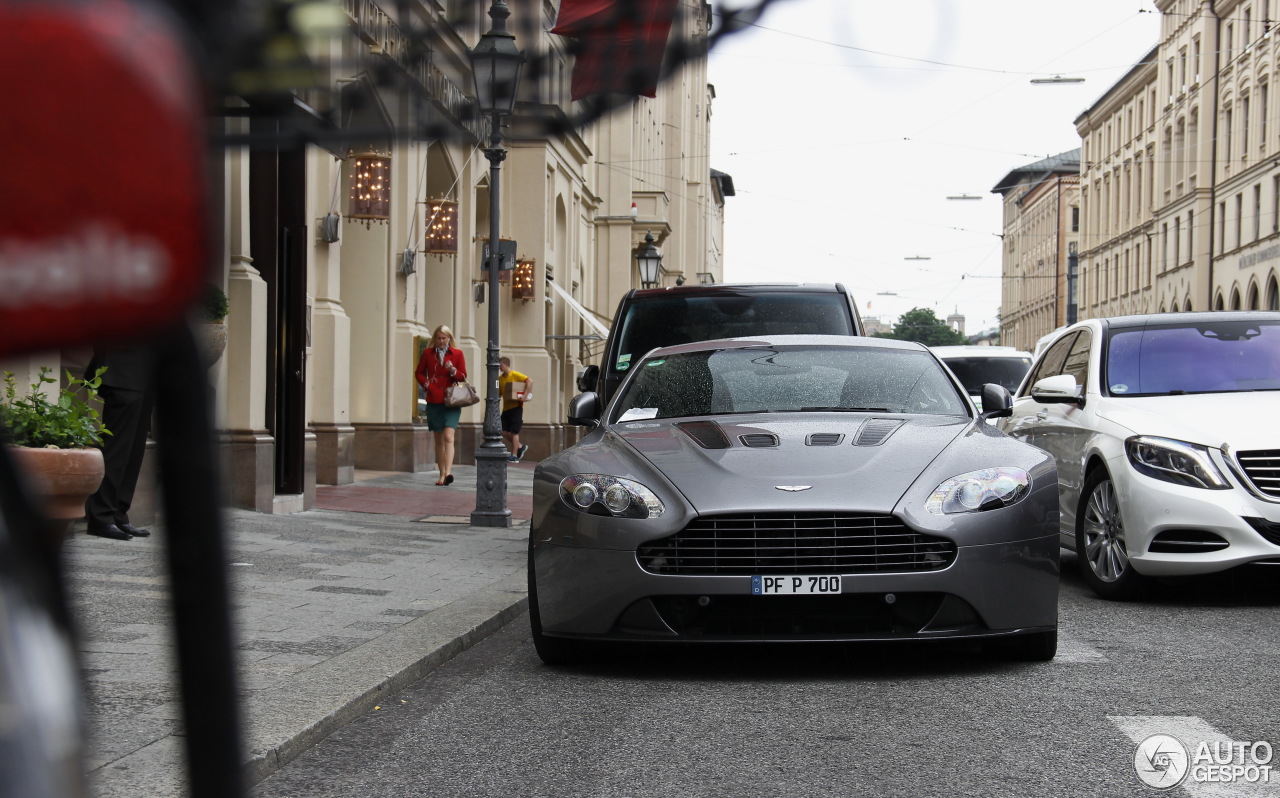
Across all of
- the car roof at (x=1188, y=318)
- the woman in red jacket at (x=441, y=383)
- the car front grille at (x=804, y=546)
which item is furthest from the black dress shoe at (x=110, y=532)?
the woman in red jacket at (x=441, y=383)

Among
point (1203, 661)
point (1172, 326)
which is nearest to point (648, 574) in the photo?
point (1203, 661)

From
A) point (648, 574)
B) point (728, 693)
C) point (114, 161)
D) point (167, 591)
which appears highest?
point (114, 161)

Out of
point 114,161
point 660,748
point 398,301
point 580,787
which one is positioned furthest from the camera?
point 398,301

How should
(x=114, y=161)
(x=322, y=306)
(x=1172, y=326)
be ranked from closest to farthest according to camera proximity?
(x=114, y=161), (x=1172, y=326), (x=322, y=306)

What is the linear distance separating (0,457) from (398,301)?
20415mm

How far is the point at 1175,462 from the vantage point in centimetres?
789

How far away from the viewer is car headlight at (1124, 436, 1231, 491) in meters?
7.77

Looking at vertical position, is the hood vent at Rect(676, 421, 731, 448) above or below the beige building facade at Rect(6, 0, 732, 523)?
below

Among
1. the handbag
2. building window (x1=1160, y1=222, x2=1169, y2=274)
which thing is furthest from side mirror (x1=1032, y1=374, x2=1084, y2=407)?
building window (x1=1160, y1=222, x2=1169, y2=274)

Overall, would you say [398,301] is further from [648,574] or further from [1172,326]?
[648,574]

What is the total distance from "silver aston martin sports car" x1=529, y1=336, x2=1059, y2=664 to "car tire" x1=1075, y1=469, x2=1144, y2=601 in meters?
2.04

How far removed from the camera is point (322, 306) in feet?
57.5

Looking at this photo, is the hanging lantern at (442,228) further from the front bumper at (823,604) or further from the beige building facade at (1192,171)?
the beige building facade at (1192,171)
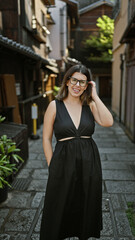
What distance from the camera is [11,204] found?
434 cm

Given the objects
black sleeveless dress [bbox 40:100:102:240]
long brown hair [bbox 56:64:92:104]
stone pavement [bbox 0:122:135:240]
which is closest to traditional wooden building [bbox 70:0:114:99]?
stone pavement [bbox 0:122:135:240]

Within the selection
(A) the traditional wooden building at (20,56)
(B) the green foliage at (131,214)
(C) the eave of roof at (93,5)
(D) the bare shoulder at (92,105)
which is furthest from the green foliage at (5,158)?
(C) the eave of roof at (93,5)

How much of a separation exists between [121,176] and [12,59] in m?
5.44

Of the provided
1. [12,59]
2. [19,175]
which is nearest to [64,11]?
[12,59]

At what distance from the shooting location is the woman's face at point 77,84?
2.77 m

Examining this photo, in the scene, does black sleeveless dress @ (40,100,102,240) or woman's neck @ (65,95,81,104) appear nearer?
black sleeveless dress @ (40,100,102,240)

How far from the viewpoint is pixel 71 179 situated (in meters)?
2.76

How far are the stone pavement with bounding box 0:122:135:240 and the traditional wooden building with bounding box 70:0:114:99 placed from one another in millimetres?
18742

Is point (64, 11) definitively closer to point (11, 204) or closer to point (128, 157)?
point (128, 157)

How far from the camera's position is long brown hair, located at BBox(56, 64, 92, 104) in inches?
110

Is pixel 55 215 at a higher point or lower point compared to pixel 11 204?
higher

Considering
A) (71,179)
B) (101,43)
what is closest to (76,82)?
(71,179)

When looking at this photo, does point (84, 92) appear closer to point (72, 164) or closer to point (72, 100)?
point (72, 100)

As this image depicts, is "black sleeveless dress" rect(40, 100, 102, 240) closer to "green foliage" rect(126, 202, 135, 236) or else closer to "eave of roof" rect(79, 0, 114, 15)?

§ §

### STATED EXERCISE
Write out every item above word for word, leaving the pictures out.

### WRITTEN ANSWER
Across all of
- the car roof at (x=1188, y=318)
- the woman in red jacket at (x=441, y=383)
- the car front grille at (x=804, y=546)
which item is furthest from the black dress shoe at (x=110, y=532)?
the woman in red jacket at (x=441, y=383)

Among
point (1203, 661)
point (1172, 326)
which is nearest to point (648, 574) in the photo?
point (1203, 661)

From
A) point (648, 574)
B) point (728, 693)
C) point (114, 161)
D) point (167, 591)
which appears highest?
point (114, 161)

Out of
point 114,161
point 660,748
point 398,301
point 580,787
which one is positioned furthest from the camera?
point 398,301

How should
(x=114, y=161)
(x=322, y=306)
(x=1172, y=326)
be ranked from closest to farthest according to camera proximity?
(x=114, y=161), (x=1172, y=326), (x=322, y=306)

What is the linear distance separating (0,457) from (398,301)?
20415mm

How far is the point at 1175,462 from the vantage point in centimetres?
789

How far away from the viewer is car headlight at (1124, 436, 1231, 491) in meters?
7.77

Looking at vertical position, is the hood vent at Rect(676, 421, 731, 448) above or below the beige building facade at Rect(6, 0, 732, 523)?
below

Among
1. the handbag
2. building window (x1=1160, y1=222, x2=1169, y2=274)
which thing is furthest from side mirror (x1=1032, y1=374, x2=1084, y2=407)?
building window (x1=1160, y1=222, x2=1169, y2=274)

Overall, would you say [398,301] is further from [648,574] or further from [1172,326]?
[648,574]

What is the total distance from "silver aston martin sports car" x1=529, y1=336, x2=1059, y2=664 to "car tire" x1=1075, y1=469, x2=1144, y2=601 in meters?
2.04

How far removed from the camera is point (322, 306) in feet?
57.5

Looking at this photo, is the hanging lantern at (442,228) further from the front bumper at (823,604) or further from the beige building facade at (1192,171)?
the beige building facade at (1192,171)
What distance from the camera is [11,204] found?
434 cm

Given the objects
black sleeveless dress [bbox 40:100:102:240]
long brown hair [bbox 56:64:92:104]
stone pavement [bbox 0:122:135:240]
which is closest to traditional wooden building [bbox 70:0:114:99]?
stone pavement [bbox 0:122:135:240]

Within the selection
(A) the traditional wooden building at (20,56)
(B) the green foliage at (131,214)
(C) the eave of roof at (93,5)
(D) the bare shoulder at (92,105)
which is furthest from the green foliage at (5,158)?
(C) the eave of roof at (93,5)

How much of a separation exists between [121,176] and [12,59] in m?
5.44

Of the provided
1. [12,59]
2. [19,175]
which is nearest to [64,11]?
[12,59]

At what distance from the shooting location is the woman's face at point 77,84?
2.77 m

Examining this photo, in the scene, does black sleeveless dress @ (40,100,102,240) or woman's neck @ (65,95,81,104) appear nearer?
black sleeveless dress @ (40,100,102,240)

How far from the viewpoint is pixel 71 179 situated (in meters)?
2.76

How far are the stone pavement with bounding box 0:122:135:240 and the traditional wooden building with bounding box 70:0:114:99 placed from one another in millimetres?
18742

Is point (64, 11) definitively closer to point (11, 204) or closer to point (128, 157)?
point (128, 157)

How far from the camera's position is long brown hair, located at BBox(56, 64, 92, 104) in inches?
110

Is pixel 55 215 at a higher point or lower point compared to pixel 11 204?
higher

Considering
A) (71,179)
B) (101,43)
what is closest to (76,82)?
(71,179)

When looking at this photo, does point (84, 92) appear closer to point (72, 164) or closer to point (72, 100)?
point (72, 100)

As this image depicts, is "black sleeveless dress" rect(40, 100, 102, 240) closer to "green foliage" rect(126, 202, 135, 236) or else closer to "eave of roof" rect(79, 0, 114, 15)?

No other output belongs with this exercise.